The second installment of "You Are The Art.” This project is a photo journalistic series that features community members in their own words and environments. As an artist, author and educator in San Jose, I have watched countless changes occur over time. Recently, many of those changes have been negative. There are more people who are unhoused. There are greater numbers of our vital immigrant population who are afraid for their safety, their families and their livelihoods. Worse yet, their voices go unheard out of fear. Fear of discovery, fear of apathy or even fear of punishment keep people silent and in the shadows. This series exists in order to elevate the voices of the people at the forefront of these issues. People whose life experience and point of view, when revealed, can help to educate and inspire us all. The more we listen, the more we learn. Learning leads to higher levels of empathy, which can spark the connections we need to move forward together. 

-Khalilah Ramirez

Michelle is pictured on the left with her friend       .
Michelle is pictured on the left with her friend .

In a bilingual fourth-grade classroom in the heart of Silicon Valley, Michelle is doing more than teaching math and reading. She's teaching resistance, resilience, and the power of solidarity.
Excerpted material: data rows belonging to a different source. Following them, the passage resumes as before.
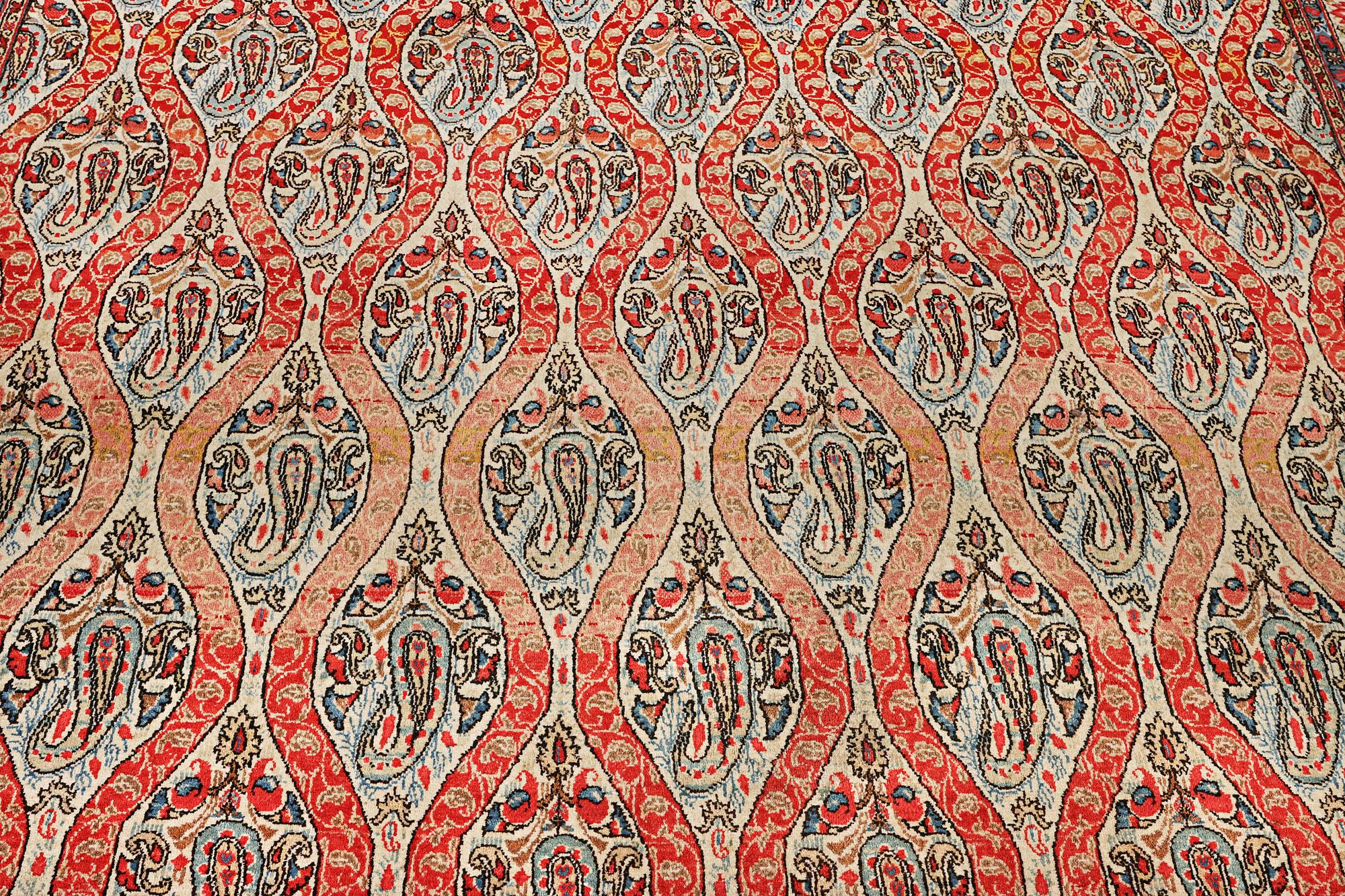 Matta, Senneh, semiantik ca 343 x 232 cm.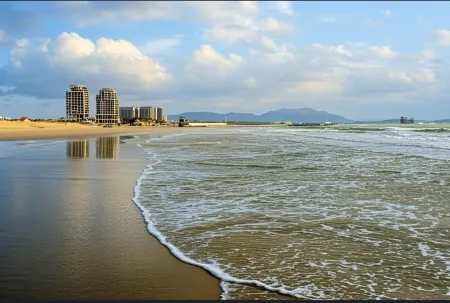 Elong Me Anlai Hotel (Pingtan Island Longwangtou Beach) Отели рядом с достопримечательностью «Pingtan Comprehensive Experiment Unit Dongda Passenger Transport Terminal»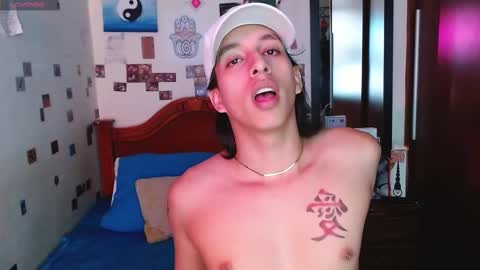 Snapshot of danny__phantom chatting on 09-25-25, 06:22 phantom555 online show from 09-25-25, 06:22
Originally from Bakersfield and a graduate of UC Santa Cruz, Michelle is a passionate educator and a member of the Party for Socialism and Liberation, where she advocates for immigrant rights and working-class justice. Her activism is not abstract — it’s rooted in personal history and lived experience.
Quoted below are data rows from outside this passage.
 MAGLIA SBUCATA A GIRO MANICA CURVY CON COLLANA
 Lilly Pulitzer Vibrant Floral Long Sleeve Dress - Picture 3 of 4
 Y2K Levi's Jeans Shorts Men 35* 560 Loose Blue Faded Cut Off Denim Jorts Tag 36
Most of my family are in L.A. right now, experiencing this on a daily basis,” Michelle says. “They migrated from Mexico in the ’80s. Our struggle is interconnected.”

As immigration raids continue and anti-immigrant rhetoric rises, Michelle’s resolve strengthens. She organizes with and for those most affected, particularly undocumented community members, most of whom are friends, neighbors, and the family members of her students.
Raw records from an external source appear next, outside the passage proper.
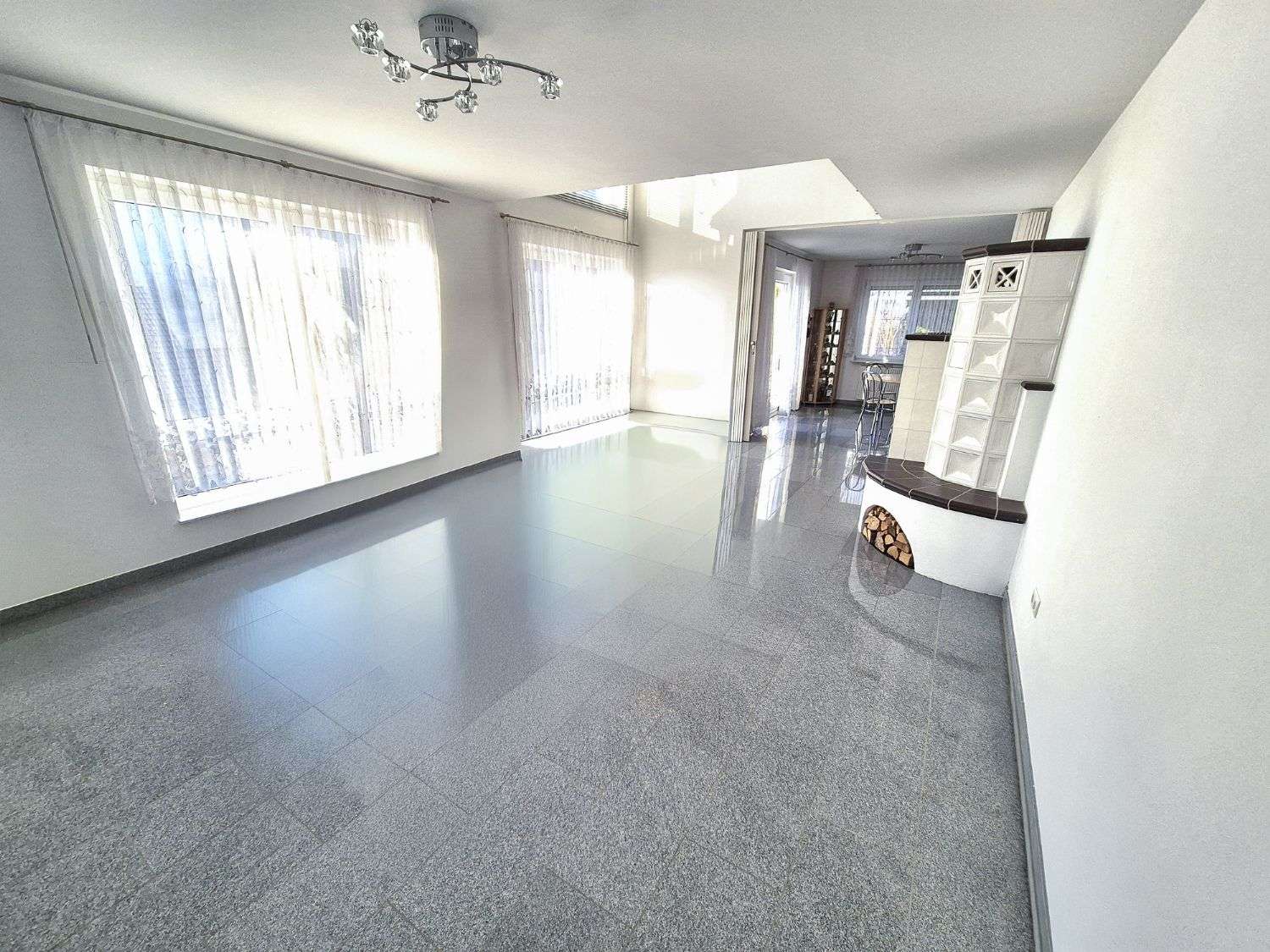 Immobilie in Spiegelberg - Sonnige Wohnlage *Top modernes und energetisches Einfamilienhaus mit Aussicht* - Bild 4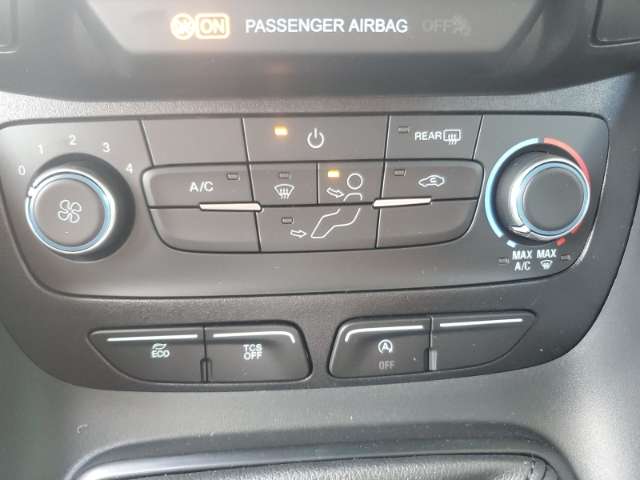 Fahrzeugbild eines Ford Transit Connect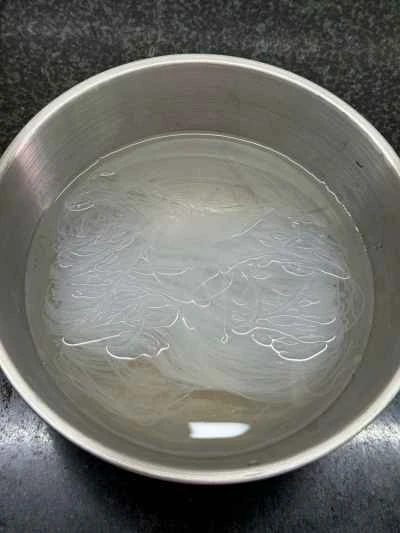 ニンニクと春雨入り蒸し魚の切り身の作り方：1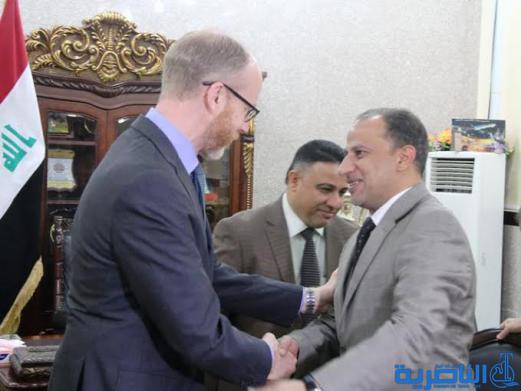 محافظ ذي قاريبحث مع السفير السويدي امكانية الاستفادة من الخبرات والتجربة السويدية في المجالات الصناعية والتجارية - تقرير مصور -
“Many folks around me are undocumented. I help by creating plans and strategies with people. I try to remain strong. I use my privilege as a U.S. citizen to protect those around me.”

Michelle knows that burnout is real. “People care, but people are burned out,” she observes. Yet her commitment never wavers — because the stakes are too high. Her activism is driven by love: for her students, for her family, and for a future where no one is criminalized for seeking a better life.

“I want my kids and community to know that I am on the right side of history.”

When asked what she would say to lawmakers and policy architects, Michelle doesn’t hesitate:


“Remind yourselves that we are all immigrants. This country was founded by immigrants — we can’t undermine that. Everyone deserves a dignified life. No one leaves their country willingly. Everyone who migrates does so out of necessity. Migration is natural — it’s a human right.”


Michelle is clear about the contradictions at play. “Our government embraces immigrants when it wants to exploit their labor,” she says. “But turns its back when they need protection.”


Still, she presses forward. As a working-class Latina, as a teacher, and as an activist, Michelle represents a rising tide of grassroots leadership — grounded in compassion and propelled by justice.